Em 2017, durante o primeiro mandato de Trump, Infantino sugeriu que a proibição de viagens aos EUA a cidadãos de seis países de maioria muçulmana era incompatível com os regulamentos do torneio e poderia invalidar as esperanças do país de acolher o torneio em 2026.

“É óbvio que quando se trata de competições da Fifa, qualquer equipe, incluindo os torcedores e dirigentes dessa seleção, que se classifica para uma Copa do Mundo precisa ter acesso ao país, caso contrário não há Copa do Mundo”, alertou.

E, no entanto, como resultado das políticas de imigração implementadas por Trump durante o seu segundo mandato, haverá quatro países concorrentes – Irão, Haiti, Senegal e Costa do Marfim – cujos fãs enfrentaram proibições totais ou parciais de viagens, com a Casa Branca a referir-se à necessidade de gerir ameaças à segurança.

Na verdade, a análise dos dados de viagens efectuada pela BBC mostra que os adeptos de mais de um quarto dos 48 países que participam no Campeonato do Mundo enfrentam proibições de viagem, restrições mais rigorosas ou elevadas taxas de rejeição de vistos.

Foi apenas no mês passado que visitantes da Argélia, Senegal, Costa do Marfim, Cabo Verde e Tunísia foram isentos do pagamento de um depósito de até 15.000 dólares (11.000 libras) antes de obterem um visto para os EUA.

No fim de semana, a Associação Internacional de Imprensa Desportiva queixou-se de “um problema antigo e inaceitável para nós, jornalistas – a negação de vistos de entrada a colegas regularmente credenciados”.

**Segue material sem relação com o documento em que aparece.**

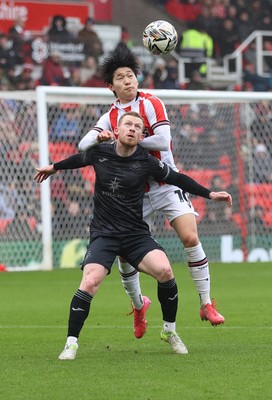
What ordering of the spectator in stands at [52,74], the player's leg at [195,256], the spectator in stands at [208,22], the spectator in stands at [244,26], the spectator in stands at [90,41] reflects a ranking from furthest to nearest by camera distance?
the spectator in stands at [244,26], the spectator in stands at [208,22], the spectator in stands at [90,41], the spectator in stands at [52,74], the player's leg at [195,256]

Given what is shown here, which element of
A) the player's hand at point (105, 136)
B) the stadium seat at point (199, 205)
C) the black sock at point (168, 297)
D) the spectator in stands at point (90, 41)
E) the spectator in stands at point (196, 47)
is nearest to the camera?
the player's hand at point (105, 136)

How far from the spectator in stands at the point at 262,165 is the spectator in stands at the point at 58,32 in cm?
711

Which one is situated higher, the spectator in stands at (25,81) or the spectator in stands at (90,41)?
the spectator in stands at (90,41)

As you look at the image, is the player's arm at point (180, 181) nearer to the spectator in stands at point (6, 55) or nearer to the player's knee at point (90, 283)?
the player's knee at point (90, 283)

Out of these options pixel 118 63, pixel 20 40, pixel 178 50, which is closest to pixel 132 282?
pixel 118 63

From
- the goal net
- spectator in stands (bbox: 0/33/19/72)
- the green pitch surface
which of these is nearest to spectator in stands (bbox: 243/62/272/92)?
the goal net

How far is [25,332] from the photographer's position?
945 cm

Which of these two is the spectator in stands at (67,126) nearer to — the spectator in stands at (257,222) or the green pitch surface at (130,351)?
the spectator in stands at (257,222)

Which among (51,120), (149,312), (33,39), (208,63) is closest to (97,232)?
(149,312)

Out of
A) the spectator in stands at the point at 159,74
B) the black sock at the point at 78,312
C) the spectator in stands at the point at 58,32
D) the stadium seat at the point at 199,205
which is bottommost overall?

E na segunda-feira, a Fifa disse que Omar Artan, que seria o primeiro somali a arbitrar uma final de Copa do Mundo, foi retirado da lista de árbitros. depois que ele teve sua entrada negada nos EUA. Nenhuma razão foi divulgada pelas autoridades de imigração dos EUA, mas a Somália é um dos vários países numa lista de proibição de viagens introduzida pela administração Trump.

“Este é um torneio onde jogadores, torcedores e dirigentes não entram livres de riscos, se é que conseguem entrar”, de acordo com Craig Foster, ex-capitão do ‘Socceroos’ da Austrália e agora um defensor dos direitos.

“Para um desporto que há uma década alardeia o seu compromisso com a sua própria política de direitos humanos, isso é simplesmente vergonhoso.

“Isso deveria destruir a ideia, que ainda prevalece no mundo, de uma separação entre política e esporte. Ao contrário de qualquer outro torneio esportivo de que me lembro nos tempos modernos, esta é uma Copa do Mundo profundamente politizada.”